Toilet paper ads have been with us since the early days of television.

An early Charmin spokesperson was the matronly proprietor of the Delta Queen, a Mississippi steamboat that, at the time, was a floating hotel. Standing in a bathroom, the woman tells viewers that her guests expect soft absorbent towels and indicates a stack of towels. Then she says that passengers also expect softness and absorbency from bathroom tissue. She illustrates the absorbent qualities of Charmin by placing a square against a shower door that is covered with moisture.
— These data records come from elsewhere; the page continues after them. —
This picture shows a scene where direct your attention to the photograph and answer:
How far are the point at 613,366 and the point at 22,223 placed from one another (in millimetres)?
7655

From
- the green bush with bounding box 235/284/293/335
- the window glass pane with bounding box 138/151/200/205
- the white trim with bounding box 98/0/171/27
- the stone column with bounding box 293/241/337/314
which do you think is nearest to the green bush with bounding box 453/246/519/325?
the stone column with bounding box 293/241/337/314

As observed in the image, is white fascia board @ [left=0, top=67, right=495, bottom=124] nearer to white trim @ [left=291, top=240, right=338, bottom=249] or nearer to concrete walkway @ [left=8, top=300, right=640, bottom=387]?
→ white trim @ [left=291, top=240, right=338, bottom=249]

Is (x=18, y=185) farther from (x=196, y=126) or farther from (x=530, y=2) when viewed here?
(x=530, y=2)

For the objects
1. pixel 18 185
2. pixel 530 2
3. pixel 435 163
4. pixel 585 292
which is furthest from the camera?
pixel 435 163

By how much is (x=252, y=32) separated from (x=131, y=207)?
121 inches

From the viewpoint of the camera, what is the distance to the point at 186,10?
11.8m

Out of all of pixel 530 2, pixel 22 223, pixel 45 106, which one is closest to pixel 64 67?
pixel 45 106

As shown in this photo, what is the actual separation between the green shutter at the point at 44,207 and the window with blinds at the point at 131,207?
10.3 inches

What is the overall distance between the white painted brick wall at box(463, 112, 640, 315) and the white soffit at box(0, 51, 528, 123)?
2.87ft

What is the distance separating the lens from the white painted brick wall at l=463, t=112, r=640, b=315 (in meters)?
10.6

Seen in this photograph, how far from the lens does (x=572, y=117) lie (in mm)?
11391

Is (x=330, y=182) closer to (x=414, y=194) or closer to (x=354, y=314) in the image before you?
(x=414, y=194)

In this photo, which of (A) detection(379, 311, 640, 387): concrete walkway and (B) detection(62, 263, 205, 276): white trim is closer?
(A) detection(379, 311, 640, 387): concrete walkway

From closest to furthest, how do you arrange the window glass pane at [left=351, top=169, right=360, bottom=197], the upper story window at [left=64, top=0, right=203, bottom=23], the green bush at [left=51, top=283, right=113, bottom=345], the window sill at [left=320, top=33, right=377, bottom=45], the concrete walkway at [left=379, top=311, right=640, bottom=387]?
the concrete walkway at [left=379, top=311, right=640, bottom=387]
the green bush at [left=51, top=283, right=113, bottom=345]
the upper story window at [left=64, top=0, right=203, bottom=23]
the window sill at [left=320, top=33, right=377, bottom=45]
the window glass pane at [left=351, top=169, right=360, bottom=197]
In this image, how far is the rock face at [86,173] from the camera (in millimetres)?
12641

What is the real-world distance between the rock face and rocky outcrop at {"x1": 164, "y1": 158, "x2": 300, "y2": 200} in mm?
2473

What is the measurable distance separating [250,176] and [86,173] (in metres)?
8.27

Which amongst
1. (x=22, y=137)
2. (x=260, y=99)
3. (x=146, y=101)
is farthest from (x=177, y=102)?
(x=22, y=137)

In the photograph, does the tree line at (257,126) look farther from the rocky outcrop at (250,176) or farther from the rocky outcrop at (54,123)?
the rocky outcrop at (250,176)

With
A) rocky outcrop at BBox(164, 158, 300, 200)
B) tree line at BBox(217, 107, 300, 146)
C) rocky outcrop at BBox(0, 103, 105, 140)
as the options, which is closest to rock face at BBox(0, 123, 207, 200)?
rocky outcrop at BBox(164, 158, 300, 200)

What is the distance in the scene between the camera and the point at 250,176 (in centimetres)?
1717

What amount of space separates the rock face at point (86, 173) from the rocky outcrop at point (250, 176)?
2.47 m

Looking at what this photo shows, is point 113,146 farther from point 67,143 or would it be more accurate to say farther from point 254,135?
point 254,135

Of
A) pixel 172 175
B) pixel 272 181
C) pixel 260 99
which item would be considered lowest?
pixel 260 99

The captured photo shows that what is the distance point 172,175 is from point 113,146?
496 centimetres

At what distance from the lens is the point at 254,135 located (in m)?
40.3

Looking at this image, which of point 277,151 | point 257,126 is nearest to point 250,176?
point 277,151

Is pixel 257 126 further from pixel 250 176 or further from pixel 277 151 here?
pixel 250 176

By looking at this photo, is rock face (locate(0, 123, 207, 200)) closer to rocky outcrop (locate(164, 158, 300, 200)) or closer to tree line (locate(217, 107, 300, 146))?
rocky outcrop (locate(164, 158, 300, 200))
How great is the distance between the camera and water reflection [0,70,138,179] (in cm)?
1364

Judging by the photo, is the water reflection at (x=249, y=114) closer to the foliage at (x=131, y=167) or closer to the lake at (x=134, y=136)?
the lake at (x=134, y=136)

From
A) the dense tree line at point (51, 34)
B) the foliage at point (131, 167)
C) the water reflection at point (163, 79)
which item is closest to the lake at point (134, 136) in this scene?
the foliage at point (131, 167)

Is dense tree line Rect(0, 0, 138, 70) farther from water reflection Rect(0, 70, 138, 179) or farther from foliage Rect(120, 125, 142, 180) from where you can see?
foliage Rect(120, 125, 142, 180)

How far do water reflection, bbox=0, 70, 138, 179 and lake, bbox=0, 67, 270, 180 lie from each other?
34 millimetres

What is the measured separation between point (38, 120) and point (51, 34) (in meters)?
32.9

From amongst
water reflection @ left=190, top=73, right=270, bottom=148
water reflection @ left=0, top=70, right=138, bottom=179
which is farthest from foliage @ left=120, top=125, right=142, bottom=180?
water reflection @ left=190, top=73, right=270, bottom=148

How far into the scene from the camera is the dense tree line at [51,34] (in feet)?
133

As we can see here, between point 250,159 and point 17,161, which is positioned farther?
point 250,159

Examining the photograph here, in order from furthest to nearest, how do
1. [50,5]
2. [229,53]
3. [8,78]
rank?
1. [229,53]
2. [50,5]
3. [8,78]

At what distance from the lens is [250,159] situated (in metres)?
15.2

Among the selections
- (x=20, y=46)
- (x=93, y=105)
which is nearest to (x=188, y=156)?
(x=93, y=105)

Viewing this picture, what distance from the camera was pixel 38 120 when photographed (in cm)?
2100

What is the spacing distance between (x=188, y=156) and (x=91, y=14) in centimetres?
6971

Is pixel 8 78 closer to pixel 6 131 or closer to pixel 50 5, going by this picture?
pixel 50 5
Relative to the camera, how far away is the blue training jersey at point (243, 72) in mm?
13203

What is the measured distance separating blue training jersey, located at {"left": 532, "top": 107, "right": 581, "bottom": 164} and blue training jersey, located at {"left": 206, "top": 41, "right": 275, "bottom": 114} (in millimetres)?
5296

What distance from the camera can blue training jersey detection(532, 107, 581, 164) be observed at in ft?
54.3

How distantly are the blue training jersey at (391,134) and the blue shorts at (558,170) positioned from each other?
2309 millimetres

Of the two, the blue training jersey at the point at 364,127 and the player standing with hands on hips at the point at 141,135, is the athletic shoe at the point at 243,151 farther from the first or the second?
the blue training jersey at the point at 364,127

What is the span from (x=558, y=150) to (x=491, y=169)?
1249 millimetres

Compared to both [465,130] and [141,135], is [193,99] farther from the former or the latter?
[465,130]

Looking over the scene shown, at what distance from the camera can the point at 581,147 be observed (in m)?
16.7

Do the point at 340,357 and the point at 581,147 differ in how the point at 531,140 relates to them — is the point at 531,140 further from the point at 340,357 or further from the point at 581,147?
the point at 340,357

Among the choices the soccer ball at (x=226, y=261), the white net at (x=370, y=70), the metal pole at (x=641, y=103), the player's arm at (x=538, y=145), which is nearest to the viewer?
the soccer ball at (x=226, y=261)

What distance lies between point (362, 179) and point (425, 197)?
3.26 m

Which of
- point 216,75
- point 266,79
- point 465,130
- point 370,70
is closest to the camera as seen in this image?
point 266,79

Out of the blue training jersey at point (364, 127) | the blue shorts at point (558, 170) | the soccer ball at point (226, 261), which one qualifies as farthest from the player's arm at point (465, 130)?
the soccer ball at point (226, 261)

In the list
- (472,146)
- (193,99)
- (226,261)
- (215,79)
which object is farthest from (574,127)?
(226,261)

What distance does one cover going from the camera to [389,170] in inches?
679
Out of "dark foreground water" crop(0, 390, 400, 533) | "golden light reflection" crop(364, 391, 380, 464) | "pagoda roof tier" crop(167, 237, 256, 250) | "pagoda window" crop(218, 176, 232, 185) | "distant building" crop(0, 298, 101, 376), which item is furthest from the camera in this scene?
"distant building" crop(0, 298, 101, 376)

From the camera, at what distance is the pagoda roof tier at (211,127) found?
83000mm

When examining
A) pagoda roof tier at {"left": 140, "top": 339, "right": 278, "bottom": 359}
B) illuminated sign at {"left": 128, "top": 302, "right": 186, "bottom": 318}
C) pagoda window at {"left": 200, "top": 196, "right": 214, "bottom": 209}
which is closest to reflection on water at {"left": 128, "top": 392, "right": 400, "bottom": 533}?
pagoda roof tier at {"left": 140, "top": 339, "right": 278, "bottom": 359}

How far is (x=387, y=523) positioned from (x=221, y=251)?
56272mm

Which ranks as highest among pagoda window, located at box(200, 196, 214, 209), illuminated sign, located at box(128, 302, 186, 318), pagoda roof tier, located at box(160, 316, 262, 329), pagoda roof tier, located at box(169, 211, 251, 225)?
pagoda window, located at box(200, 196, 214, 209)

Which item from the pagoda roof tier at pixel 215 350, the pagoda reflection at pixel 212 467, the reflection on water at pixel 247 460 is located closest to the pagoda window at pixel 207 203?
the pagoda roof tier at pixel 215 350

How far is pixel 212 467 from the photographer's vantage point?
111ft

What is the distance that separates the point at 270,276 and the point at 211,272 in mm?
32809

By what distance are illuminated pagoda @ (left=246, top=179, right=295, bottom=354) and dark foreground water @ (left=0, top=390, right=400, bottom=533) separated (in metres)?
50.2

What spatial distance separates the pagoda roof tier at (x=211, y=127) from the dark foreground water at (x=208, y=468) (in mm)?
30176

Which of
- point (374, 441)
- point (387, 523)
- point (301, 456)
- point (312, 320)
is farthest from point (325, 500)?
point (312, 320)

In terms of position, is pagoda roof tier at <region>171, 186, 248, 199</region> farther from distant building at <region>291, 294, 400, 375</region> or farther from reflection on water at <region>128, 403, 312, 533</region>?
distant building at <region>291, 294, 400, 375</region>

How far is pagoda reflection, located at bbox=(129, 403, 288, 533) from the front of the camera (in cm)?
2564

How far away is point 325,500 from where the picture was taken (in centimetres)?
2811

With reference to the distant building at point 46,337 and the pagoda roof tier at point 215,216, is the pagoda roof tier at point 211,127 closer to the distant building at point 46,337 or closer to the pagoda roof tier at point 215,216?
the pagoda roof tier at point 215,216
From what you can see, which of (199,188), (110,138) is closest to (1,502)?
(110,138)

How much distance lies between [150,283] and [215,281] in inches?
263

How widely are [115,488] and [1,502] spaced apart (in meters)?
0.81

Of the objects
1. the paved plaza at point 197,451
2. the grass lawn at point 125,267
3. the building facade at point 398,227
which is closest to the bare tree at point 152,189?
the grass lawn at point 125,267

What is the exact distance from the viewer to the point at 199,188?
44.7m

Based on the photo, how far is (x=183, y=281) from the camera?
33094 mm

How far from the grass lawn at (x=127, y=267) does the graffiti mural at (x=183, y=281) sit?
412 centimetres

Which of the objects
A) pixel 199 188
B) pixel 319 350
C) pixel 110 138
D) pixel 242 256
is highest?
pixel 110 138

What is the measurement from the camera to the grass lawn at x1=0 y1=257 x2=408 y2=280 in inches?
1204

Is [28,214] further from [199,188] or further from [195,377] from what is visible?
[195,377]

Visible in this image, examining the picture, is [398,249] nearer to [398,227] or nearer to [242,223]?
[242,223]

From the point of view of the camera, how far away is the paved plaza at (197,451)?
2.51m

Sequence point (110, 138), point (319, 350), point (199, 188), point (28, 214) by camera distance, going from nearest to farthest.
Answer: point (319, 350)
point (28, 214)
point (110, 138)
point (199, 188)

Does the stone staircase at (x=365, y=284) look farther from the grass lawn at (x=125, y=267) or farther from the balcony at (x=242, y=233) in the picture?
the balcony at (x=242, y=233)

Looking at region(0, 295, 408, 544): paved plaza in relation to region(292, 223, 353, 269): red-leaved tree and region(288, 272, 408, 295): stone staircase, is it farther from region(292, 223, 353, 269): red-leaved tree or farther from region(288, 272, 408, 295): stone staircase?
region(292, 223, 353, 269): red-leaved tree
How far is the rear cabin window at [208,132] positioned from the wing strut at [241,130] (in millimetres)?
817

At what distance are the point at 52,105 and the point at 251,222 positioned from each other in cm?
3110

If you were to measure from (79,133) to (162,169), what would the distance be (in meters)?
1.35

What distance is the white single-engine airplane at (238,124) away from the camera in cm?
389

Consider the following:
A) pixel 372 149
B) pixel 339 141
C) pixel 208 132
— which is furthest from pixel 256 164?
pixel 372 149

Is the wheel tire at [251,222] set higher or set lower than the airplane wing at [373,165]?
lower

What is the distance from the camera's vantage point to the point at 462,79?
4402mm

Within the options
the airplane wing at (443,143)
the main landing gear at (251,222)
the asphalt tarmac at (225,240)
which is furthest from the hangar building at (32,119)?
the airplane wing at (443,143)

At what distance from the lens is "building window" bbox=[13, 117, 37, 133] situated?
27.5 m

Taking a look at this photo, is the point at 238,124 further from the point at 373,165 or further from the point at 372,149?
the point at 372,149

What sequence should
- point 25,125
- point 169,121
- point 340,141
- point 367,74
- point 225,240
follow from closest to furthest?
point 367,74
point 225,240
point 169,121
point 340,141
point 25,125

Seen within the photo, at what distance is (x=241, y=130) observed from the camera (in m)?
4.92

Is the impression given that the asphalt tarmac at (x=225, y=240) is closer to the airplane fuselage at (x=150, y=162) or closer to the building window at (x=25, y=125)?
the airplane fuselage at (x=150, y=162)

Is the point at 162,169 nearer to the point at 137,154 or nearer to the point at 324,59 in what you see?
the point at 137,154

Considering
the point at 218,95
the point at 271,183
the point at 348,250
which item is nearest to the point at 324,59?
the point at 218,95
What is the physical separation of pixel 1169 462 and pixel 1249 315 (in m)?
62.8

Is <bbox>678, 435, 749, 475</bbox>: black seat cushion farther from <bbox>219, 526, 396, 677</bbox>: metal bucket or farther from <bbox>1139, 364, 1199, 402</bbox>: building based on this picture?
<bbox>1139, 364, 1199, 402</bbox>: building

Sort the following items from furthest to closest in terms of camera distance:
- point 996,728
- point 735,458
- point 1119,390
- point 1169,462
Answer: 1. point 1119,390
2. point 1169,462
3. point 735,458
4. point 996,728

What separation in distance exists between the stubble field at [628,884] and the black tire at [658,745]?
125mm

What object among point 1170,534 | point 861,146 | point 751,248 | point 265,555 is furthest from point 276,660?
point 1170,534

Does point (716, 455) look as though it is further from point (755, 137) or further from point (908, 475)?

In 1964, Mr. Whipple, played by actor Dick Wilson, became the Charmin spokesman and continued in that role until 1985. Fixated on the softness of Charmin, Mr. Whipple patrolled his supermarket telling women not to squeeze the Charmin packages, but, before the end of the ad, he would be seen squeezing the wonderfully soft product himself. Never, in any of the 500 ads in which he appeared, did Mr. Whipple ever go into detail as to the specific uses of toilet paper.
Then comes the new millennium.

In 2000, Charmin ads introduced a family of animated bears whose chief topic of conversation is the wiping of behinds. The various ads show family members on the toilet or running about with bits of toilet paper stuck to their bottoms. These ads are repellent, but nothing compared to the ones for Cottonelle.
The Cottonelle ads regale us with a brazen young woman who buttonholes men and women as they exit a public toilet facility. Not only does she ask them if they’ve wiped their “bums,” she wants to know if they did a “complete job” of it. She demands to know if the rippled toilet paper has removed enough residue to enable them to “go commando.” (I had to look that expression up. It means “go without underwear.”)

Some parents’ groups are complaining to the manufacturers of Cottonelle because the ads encourage children to go without underwear. They should also complain about the sheer vulgarity of the ads.
I know that Mr. Whipple would be appalled.